Stored records:
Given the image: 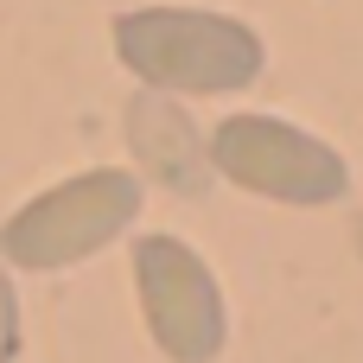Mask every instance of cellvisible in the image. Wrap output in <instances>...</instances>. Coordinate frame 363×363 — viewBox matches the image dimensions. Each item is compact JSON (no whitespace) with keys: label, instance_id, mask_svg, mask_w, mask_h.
<instances>
[{"label":"cell","instance_id":"1","mask_svg":"<svg viewBox=\"0 0 363 363\" xmlns=\"http://www.w3.org/2000/svg\"><path fill=\"white\" fill-rule=\"evenodd\" d=\"M108 38L140 89L166 96H236L268 70L262 32L211 6H128L115 13Z\"/></svg>","mask_w":363,"mask_h":363},{"label":"cell","instance_id":"2","mask_svg":"<svg viewBox=\"0 0 363 363\" xmlns=\"http://www.w3.org/2000/svg\"><path fill=\"white\" fill-rule=\"evenodd\" d=\"M140 204H147V185L128 166H89L77 179H57L51 191L26 198L0 223V262L26 268V274L77 268V262L102 255L115 236H128Z\"/></svg>","mask_w":363,"mask_h":363},{"label":"cell","instance_id":"3","mask_svg":"<svg viewBox=\"0 0 363 363\" xmlns=\"http://www.w3.org/2000/svg\"><path fill=\"white\" fill-rule=\"evenodd\" d=\"M204 147H211V172L249 198L294 204V211H325L351 198L345 153L281 115H223L204 134Z\"/></svg>","mask_w":363,"mask_h":363},{"label":"cell","instance_id":"4","mask_svg":"<svg viewBox=\"0 0 363 363\" xmlns=\"http://www.w3.org/2000/svg\"><path fill=\"white\" fill-rule=\"evenodd\" d=\"M134 294H140V319H147V338L160 345V357L172 363L223 357V338H230L223 287L191 242L160 236V230L134 236Z\"/></svg>","mask_w":363,"mask_h":363},{"label":"cell","instance_id":"5","mask_svg":"<svg viewBox=\"0 0 363 363\" xmlns=\"http://www.w3.org/2000/svg\"><path fill=\"white\" fill-rule=\"evenodd\" d=\"M128 147L140 160L147 179H160L166 191H204L211 185V147L204 128L185 115L179 96L166 89H134L128 102Z\"/></svg>","mask_w":363,"mask_h":363},{"label":"cell","instance_id":"6","mask_svg":"<svg viewBox=\"0 0 363 363\" xmlns=\"http://www.w3.org/2000/svg\"><path fill=\"white\" fill-rule=\"evenodd\" d=\"M19 357V294H13V274L0 262V363Z\"/></svg>","mask_w":363,"mask_h":363},{"label":"cell","instance_id":"7","mask_svg":"<svg viewBox=\"0 0 363 363\" xmlns=\"http://www.w3.org/2000/svg\"><path fill=\"white\" fill-rule=\"evenodd\" d=\"M357 249H363V223H357Z\"/></svg>","mask_w":363,"mask_h":363}]
</instances>
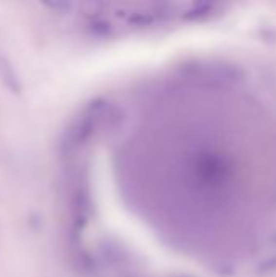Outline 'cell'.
<instances>
[{
	"label": "cell",
	"instance_id": "6da1fadb",
	"mask_svg": "<svg viewBox=\"0 0 276 277\" xmlns=\"http://www.w3.org/2000/svg\"><path fill=\"white\" fill-rule=\"evenodd\" d=\"M190 91L130 138V185L166 235L195 251L237 250L276 204V141L245 102Z\"/></svg>",
	"mask_w": 276,
	"mask_h": 277
}]
</instances>
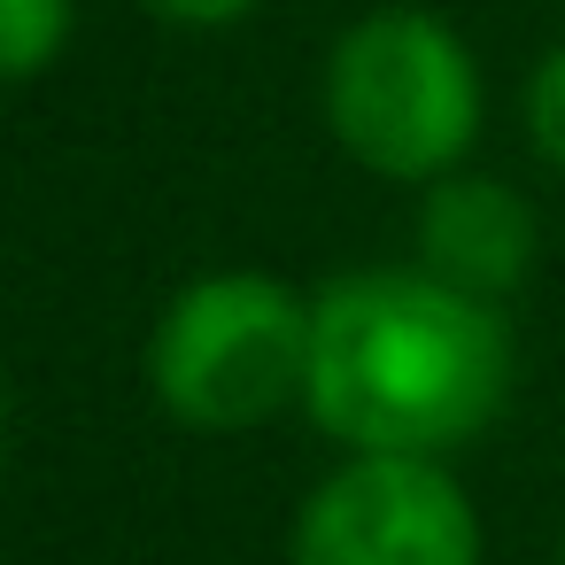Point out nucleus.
<instances>
[{
	"instance_id": "obj_1",
	"label": "nucleus",
	"mask_w": 565,
	"mask_h": 565,
	"mask_svg": "<svg viewBox=\"0 0 565 565\" xmlns=\"http://www.w3.org/2000/svg\"><path fill=\"white\" fill-rule=\"evenodd\" d=\"M519 380L503 302L434 279L426 264H364L310 295L302 411L349 457H457Z\"/></svg>"
},
{
	"instance_id": "obj_2",
	"label": "nucleus",
	"mask_w": 565,
	"mask_h": 565,
	"mask_svg": "<svg viewBox=\"0 0 565 565\" xmlns=\"http://www.w3.org/2000/svg\"><path fill=\"white\" fill-rule=\"evenodd\" d=\"M318 102L333 148L387 186H434L465 171L488 117V86L465 32L441 24L434 9H411V0L364 9L326 47Z\"/></svg>"
},
{
	"instance_id": "obj_3",
	"label": "nucleus",
	"mask_w": 565,
	"mask_h": 565,
	"mask_svg": "<svg viewBox=\"0 0 565 565\" xmlns=\"http://www.w3.org/2000/svg\"><path fill=\"white\" fill-rule=\"evenodd\" d=\"M148 395L186 434H256L310 387V295L279 271H202L148 326Z\"/></svg>"
},
{
	"instance_id": "obj_4",
	"label": "nucleus",
	"mask_w": 565,
	"mask_h": 565,
	"mask_svg": "<svg viewBox=\"0 0 565 565\" xmlns=\"http://www.w3.org/2000/svg\"><path fill=\"white\" fill-rule=\"evenodd\" d=\"M480 511L449 457H341L295 511L287 565H480Z\"/></svg>"
},
{
	"instance_id": "obj_5",
	"label": "nucleus",
	"mask_w": 565,
	"mask_h": 565,
	"mask_svg": "<svg viewBox=\"0 0 565 565\" xmlns=\"http://www.w3.org/2000/svg\"><path fill=\"white\" fill-rule=\"evenodd\" d=\"M534 248H542L534 202L488 171H449L418 194V256L411 264H426L434 279H449L465 295L503 302L534 271Z\"/></svg>"
},
{
	"instance_id": "obj_6",
	"label": "nucleus",
	"mask_w": 565,
	"mask_h": 565,
	"mask_svg": "<svg viewBox=\"0 0 565 565\" xmlns=\"http://www.w3.org/2000/svg\"><path fill=\"white\" fill-rule=\"evenodd\" d=\"M78 0H0V86H32L63 63Z\"/></svg>"
},
{
	"instance_id": "obj_7",
	"label": "nucleus",
	"mask_w": 565,
	"mask_h": 565,
	"mask_svg": "<svg viewBox=\"0 0 565 565\" xmlns=\"http://www.w3.org/2000/svg\"><path fill=\"white\" fill-rule=\"evenodd\" d=\"M526 140H534V156L565 179V40L526 71Z\"/></svg>"
},
{
	"instance_id": "obj_8",
	"label": "nucleus",
	"mask_w": 565,
	"mask_h": 565,
	"mask_svg": "<svg viewBox=\"0 0 565 565\" xmlns=\"http://www.w3.org/2000/svg\"><path fill=\"white\" fill-rule=\"evenodd\" d=\"M163 24H186V32H225V24H248L264 0H148Z\"/></svg>"
},
{
	"instance_id": "obj_9",
	"label": "nucleus",
	"mask_w": 565,
	"mask_h": 565,
	"mask_svg": "<svg viewBox=\"0 0 565 565\" xmlns=\"http://www.w3.org/2000/svg\"><path fill=\"white\" fill-rule=\"evenodd\" d=\"M0 465H9V387H0Z\"/></svg>"
},
{
	"instance_id": "obj_10",
	"label": "nucleus",
	"mask_w": 565,
	"mask_h": 565,
	"mask_svg": "<svg viewBox=\"0 0 565 565\" xmlns=\"http://www.w3.org/2000/svg\"><path fill=\"white\" fill-rule=\"evenodd\" d=\"M557 565H565V550H557Z\"/></svg>"
}]
</instances>
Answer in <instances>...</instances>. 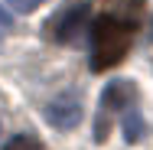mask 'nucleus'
<instances>
[{"mask_svg":"<svg viewBox=\"0 0 153 150\" xmlns=\"http://www.w3.org/2000/svg\"><path fill=\"white\" fill-rule=\"evenodd\" d=\"M134 43V23L121 16H98L91 26V69L104 72L127 56Z\"/></svg>","mask_w":153,"mask_h":150,"instance_id":"obj_1","label":"nucleus"},{"mask_svg":"<svg viewBox=\"0 0 153 150\" xmlns=\"http://www.w3.org/2000/svg\"><path fill=\"white\" fill-rule=\"evenodd\" d=\"M88 16H91V7H88L85 0L65 3L59 13H56V16L46 23V33H49V39H56V43H65V39H72L75 33H78L85 23H88Z\"/></svg>","mask_w":153,"mask_h":150,"instance_id":"obj_2","label":"nucleus"},{"mask_svg":"<svg viewBox=\"0 0 153 150\" xmlns=\"http://www.w3.org/2000/svg\"><path fill=\"white\" fill-rule=\"evenodd\" d=\"M46 121L52 127H59V131H72L82 121V101L75 95H62L56 101H49L46 104Z\"/></svg>","mask_w":153,"mask_h":150,"instance_id":"obj_3","label":"nucleus"},{"mask_svg":"<svg viewBox=\"0 0 153 150\" xmlns=\"http://www.w3.org/2000/svg\"><path fill=\"white\" fill-rule=\"evenodd\" d=\"M134 98H137L134 82L121 78V82H111V85L104 88V95H101V108H104V111H124V108L134 104Z\"/></svg>","mask_w":153,"mask_h":150,"instance_id":"obj_4","label":"nucleus"},{"mask_svg":"<svg viewBox=\"0 0 153 150\" xmlns=\"http://www.w3.org/2000/svg\"><path fill=\"white\" fill-rule=\"evenodd\" d=\"M124 134H127V140H140V134H143V121H140V114H134V111L124 114Z\"/></svg>","mask_w":153,"mask_h":150,"instance_id":"obj_5","label":"nucleus"},{"mask_svg":"<svg viewBox=\"0 0 153 150\" xmlns=\"http://www.w3.org/2000/svg\"><path fill=\"white\" fill-rule=\"evenodd\" d=\"M7 150H42V140H36L33 134H16L7 144Z\"/></svg>","mask_w":153,"mask_h":150,"instance_id":"obj_6","label":"nucleus"},{"mask_svg":"<svg viewBox=\"0 0 153 150\" xmlns=\"http://www.w3.org/2000/svg\"><path fill=\"white\" fill-rule=\"evenodd\" d=\"M39 3H42V0H10V7H13L16 13H33Z\"/></svg>","mask_w":153,"mask_h":150,"instance_id":"obj_7","label":"nucleus"},{"mask_svg":"<svg viewBox=\"0 0 153 150\" xmlns=\"http://www.w3.org/2000/svg\"><path fill=\"white\" fill-rule=\"evenodd\" d=\"M0 23H10V16H7V13H3V10H0Z\"/></svg>","mask_w":153,"mask_h":150,"instance_id":"obj_8","label":"nucleus"}]
</instances>
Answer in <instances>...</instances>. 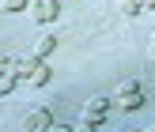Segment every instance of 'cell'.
Wrapping results in <instances>:
<instances>
[{"instance_id": "obj_1", "label": "cell", "mask_w": 155, "mask_h": 132, "mask_svg": "<svg viewBox=\"0 0 155 132\" xmlns=\"http://www.w3.org/2000/svg\"><path fill=\"white\" fill-rule=\"evenodd\" d=\"M110 98H114V106H117V110L133 113V110H140V106H144V83H140V79H125Z\"/></svg>"}, {"instance_id": "obj_2", "label": "cell", "mask_w": 155, "mask_h": 132, "mask_svg": "<svg viewBox=\"0 0 155 132\" xmlns=\"http://www.w3.org/2000/svg\"><path fill=\"white\" fill-rule=\"evenodd\" d=\"M30 19L38 23V27H49V23H57V15H61V4L57 0H30Z\"/></svg>"}, {"instance_id": "obj_3", "label": "cell", "mask_w": 155, "mask_h": 132, "mask_svg": "<svg viewBox=\"0 0 155 132\" xmlns=\"http://www.w3.org/2000/svg\"><path fill=\"white\" fill-rule=\"evenodd\" d=\"M110 106H114V98H110V95H95V98H87V102H83V113H80V117L98 121V125H102V121H106V110H110Z\"/></svg>"}, {"instance_id": "obj_4", "label": "cell", "mask_w": 155, "mask_h": 132, "mask_svg": "<svg viewBox=\"0 0 155 132\" xmlns=\"http://www.w3.org/2000/svg\"><path fill=\"white\" fill-rule=\"evenodd\" d=\"M38 68V57L30 53V57H8V76H15L19 83H27V76Z\"/></svg>"}, {"instance_id": "obj_5", "label": "cell", "mask_w": 155, "mask_h": 132, "mask_svg": "<svg viewBox=\"0 0 155 132\" xmlns=\"http://www.w3.org/2000/svg\"><path fill=\"white\" fill-rule=\"evenodd\" d=\"M49 121H53L49 110H30L27 117H23V132H45V128H49Z\"/></svg>"}, {"instance_id": "obj_6", "label": "cell", "mask_w": 155, "mask_h": 132, "mask_svg": "<svg viewBox=\"0 0 155 132\" xmlns=\"http://www.w3.org/2000/svg\"><path fill=\"white\" fill-rule=\"evenodd\" d=\"M53 49H57V34H53V30H42L38 42H34V57H38V60H49Z\"/></svg>"}, {"instance_id": "obj_7", "label": "cell", "mask_w": 155, "mask_h": 132, "mask_svg": "<svg viewBox=\"0 0 155 132\" xmlns=\"http://www.w3.org/2000/svg\"><path fill=\"white\" fill-rule=\"evenodd\" d=\"M49 79H53V68H49V60H38V68L27 76V87H30V91H38V87H45Z\"/></svg>"}, {"instance_id": "obj_8", "label": "cell", "mask_w": 155, "mask_h": 132, "mask_svg": "<svg viewBox=\"0 0 155 132\" xmlns=\"http://www.w3.org/2000/svg\"><path fill=\"white\" fill-rule=\"evenodd\" d=\"M114 4H117V11L125 15V19H133V15H140V4H136V0H114Z\"/></svg>"}, {"instance_id": "obj_9", "label": "cell", "mask_w": 155, "mask_h": 132, "mask_svg": "<svg viewBox=\"0 0 155 132\" xmlns=\"http://www.w3.org/2000/svg\"><path fill=\"white\" fill-rule=\"evenodd\" d=\"M98 128H102V125H98V121H87V117H80L72 125V132H98Z\"/></svg>"}, {"instance_id": "obj_10", "label": "cell", "mask_w": 155, "mask_h": 132, "mask_svg": "<svg viewBox=\"0 0 155 132\" xmlns=\"http://www.w3.org/2000/svg\"><path fill=\"white\" fill-rule=\"evenodd\" d=\"M0 8L4 11H23V8H30V0H0Z\"/></svg>"}, {"instance_id": "obj_11", "label": "cell", "mask_w": 155, "mask_h": 132, "mask_svg": "<svg viewBox=\"0 0 155 132\" xmlns=\"http://www.w3.org/2000/svg\"><path fill=\"white\" fill-rule=\"evenodd\" d=\"M45 132H72V125H64V121H49V128Z\"/></svg>"}, {"instance_id": "obj_12", "label": "cell", "mask_w": 155, "mask_h": 132, "mask_svg": "<svg viewBox=\"0 0 155 132\" xmlns=\"http://www.w3.org/2000/svg\"><path fill=\"white\" fill-rule=\"evenodd\" d=\"M140 4V11H155V0H136Z\"/></svg>"}]
</instances>
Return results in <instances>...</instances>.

◆ **WORK REQUIRED**
Count the lines in the records above that contain the string "results", matching case exactly. Reply with the number only.

◆ **RESULT**
2